Doch trotz der kleinen Stolpersteine im Leben, weiß Maria das Leben zu genießen und zu feiern. Diese Stimmung vermittelte mir die Autorin wiederholt sehr eindrücklich. Dadurch stellte sich dann trotz aller Probleme immer wieder ein Gefühl von Harmonie beim Lesen bei mir ein.

Zum Teil war mir das Drama jedoch zu viel. Besonders, wenn es um Simon und Maria ging. Die Situation der beiden hat mich mehrfach zum Aus-der-Haut-Fahren gebracht, da mich beide Seiten unendlich genervt haben. Dieses Beziehungschaos hat dem Buch sehr viel von seinem tollen Flair geraubt, sodass ich auch das Ende nicht wirklich genießen konnte. Ich kann mir nicht vorstellen, dass sich alles so schön fügen kann, wenn man so schlecht miteinander und der Beziehung umgeht.
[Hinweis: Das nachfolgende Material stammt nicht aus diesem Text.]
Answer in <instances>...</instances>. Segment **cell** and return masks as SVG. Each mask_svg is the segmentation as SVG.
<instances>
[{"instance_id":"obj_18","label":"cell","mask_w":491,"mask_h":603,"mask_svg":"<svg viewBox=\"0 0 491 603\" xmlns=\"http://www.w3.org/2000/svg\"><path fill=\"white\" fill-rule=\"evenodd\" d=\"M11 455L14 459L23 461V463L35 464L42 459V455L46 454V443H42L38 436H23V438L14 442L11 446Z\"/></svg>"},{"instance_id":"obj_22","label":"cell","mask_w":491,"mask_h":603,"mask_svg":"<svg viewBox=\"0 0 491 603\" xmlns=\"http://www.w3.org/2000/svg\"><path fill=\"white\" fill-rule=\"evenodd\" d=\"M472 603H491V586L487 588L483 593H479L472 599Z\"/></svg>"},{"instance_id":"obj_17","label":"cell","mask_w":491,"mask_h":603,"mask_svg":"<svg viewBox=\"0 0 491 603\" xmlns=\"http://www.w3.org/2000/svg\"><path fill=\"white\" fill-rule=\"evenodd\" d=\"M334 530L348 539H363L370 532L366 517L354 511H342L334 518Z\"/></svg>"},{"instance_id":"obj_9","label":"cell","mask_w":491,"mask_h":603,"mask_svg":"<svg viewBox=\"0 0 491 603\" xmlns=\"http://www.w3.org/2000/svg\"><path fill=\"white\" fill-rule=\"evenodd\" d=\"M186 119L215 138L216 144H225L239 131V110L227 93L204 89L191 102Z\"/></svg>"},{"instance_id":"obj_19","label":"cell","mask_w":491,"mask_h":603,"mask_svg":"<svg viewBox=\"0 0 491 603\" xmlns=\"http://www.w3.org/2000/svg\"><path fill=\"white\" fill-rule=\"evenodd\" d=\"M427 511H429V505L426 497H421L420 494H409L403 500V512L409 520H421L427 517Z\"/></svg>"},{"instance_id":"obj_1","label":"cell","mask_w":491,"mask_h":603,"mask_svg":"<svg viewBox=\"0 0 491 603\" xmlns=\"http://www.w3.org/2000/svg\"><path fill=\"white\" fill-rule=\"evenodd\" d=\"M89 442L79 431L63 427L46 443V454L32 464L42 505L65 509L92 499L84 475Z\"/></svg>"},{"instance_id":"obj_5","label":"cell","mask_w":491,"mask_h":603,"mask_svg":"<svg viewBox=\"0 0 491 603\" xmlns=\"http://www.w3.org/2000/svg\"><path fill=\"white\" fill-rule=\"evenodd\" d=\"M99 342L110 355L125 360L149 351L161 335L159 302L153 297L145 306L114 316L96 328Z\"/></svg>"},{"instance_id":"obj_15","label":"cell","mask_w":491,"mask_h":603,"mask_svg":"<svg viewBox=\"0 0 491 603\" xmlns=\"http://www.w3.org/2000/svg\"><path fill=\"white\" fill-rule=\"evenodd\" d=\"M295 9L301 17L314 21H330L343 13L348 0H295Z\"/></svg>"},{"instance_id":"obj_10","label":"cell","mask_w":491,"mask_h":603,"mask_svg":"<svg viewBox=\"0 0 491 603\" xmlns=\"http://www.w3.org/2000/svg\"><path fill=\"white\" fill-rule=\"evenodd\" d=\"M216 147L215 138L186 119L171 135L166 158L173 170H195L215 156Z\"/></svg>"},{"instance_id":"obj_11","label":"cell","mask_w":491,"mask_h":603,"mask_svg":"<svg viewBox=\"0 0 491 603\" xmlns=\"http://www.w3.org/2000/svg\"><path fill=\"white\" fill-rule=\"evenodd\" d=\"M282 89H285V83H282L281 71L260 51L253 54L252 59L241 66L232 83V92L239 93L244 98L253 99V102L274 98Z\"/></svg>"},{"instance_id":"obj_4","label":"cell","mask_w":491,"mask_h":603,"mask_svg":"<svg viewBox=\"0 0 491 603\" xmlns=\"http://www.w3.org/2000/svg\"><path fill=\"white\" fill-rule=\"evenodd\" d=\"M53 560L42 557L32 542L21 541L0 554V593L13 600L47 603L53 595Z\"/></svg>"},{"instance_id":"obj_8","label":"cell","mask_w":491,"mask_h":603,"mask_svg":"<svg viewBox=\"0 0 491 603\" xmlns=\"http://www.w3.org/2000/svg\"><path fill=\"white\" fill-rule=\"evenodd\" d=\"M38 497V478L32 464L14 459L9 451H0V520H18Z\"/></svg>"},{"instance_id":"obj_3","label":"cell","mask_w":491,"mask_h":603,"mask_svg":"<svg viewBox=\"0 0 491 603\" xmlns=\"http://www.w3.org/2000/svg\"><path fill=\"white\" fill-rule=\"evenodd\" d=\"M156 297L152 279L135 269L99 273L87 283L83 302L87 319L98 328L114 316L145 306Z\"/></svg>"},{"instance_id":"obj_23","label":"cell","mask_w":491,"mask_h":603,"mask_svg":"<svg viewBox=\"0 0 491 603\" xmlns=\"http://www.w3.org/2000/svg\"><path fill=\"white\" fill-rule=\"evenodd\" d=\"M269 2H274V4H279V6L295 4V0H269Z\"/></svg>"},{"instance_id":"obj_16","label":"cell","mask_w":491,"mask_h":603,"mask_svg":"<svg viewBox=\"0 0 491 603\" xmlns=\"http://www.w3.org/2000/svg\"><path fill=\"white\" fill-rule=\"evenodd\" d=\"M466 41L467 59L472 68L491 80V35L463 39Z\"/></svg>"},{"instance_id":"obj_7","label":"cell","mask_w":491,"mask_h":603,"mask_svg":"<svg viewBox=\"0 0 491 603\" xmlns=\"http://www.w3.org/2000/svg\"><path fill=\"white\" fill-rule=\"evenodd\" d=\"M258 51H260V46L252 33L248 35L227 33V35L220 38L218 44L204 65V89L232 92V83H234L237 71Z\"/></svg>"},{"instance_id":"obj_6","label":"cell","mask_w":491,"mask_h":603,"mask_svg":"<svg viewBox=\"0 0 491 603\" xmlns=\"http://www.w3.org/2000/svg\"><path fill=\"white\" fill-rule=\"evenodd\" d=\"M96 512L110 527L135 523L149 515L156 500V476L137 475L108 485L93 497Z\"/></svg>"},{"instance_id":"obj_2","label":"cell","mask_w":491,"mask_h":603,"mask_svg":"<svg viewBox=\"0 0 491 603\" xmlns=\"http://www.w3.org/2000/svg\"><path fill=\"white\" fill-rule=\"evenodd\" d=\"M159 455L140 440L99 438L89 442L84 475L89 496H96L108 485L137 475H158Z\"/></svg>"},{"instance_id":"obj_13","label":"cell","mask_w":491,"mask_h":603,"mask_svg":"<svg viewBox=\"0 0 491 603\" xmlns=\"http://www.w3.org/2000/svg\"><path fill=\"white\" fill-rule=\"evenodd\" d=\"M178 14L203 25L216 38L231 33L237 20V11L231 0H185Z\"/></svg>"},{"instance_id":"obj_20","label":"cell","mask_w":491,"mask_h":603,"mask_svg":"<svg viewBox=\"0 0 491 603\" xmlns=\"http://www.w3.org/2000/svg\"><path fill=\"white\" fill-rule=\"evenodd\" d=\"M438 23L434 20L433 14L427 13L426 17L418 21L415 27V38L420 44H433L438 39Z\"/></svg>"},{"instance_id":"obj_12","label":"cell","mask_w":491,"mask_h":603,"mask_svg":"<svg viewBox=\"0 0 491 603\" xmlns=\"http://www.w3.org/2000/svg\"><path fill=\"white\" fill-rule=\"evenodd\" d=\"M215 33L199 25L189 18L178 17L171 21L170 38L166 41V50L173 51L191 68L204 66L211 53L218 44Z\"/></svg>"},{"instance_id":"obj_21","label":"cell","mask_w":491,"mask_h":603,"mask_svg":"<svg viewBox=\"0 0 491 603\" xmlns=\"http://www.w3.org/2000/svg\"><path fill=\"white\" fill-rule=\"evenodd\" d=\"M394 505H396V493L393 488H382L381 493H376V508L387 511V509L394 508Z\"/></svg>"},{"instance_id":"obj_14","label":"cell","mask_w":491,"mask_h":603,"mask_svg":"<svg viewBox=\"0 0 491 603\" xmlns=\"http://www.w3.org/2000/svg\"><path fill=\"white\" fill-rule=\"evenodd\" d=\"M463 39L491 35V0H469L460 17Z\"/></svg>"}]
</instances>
Meike Werkmeister hat mich schnell von ihrem Buch „Über dem Meer tanzt das Licht“ überzeugt. Das liegt an dem tollen Schreibstil der Autorin, der mir ein Rundum-Wohlgefühl vermittelt hat. Daher ist dieses Buch ein schöner Roman, um ihn jetzt bei sonnigem Wetter im Garten, im Urlaub oder bei einer anderen ruhigen Gelegenheit zu lesen und zu genießen. Schnell träume ich als Leserin auch davon, auf einer Insel zu leben, den Strand, das Meer und schöne Cafés vor der Haustür zu haben.

Alles in allem ein Wohlfühlroman, der trotzdem auch die Probleme des Lebens angeht. Der jedoch leider nicht perfekt geraten ist, sondern gut.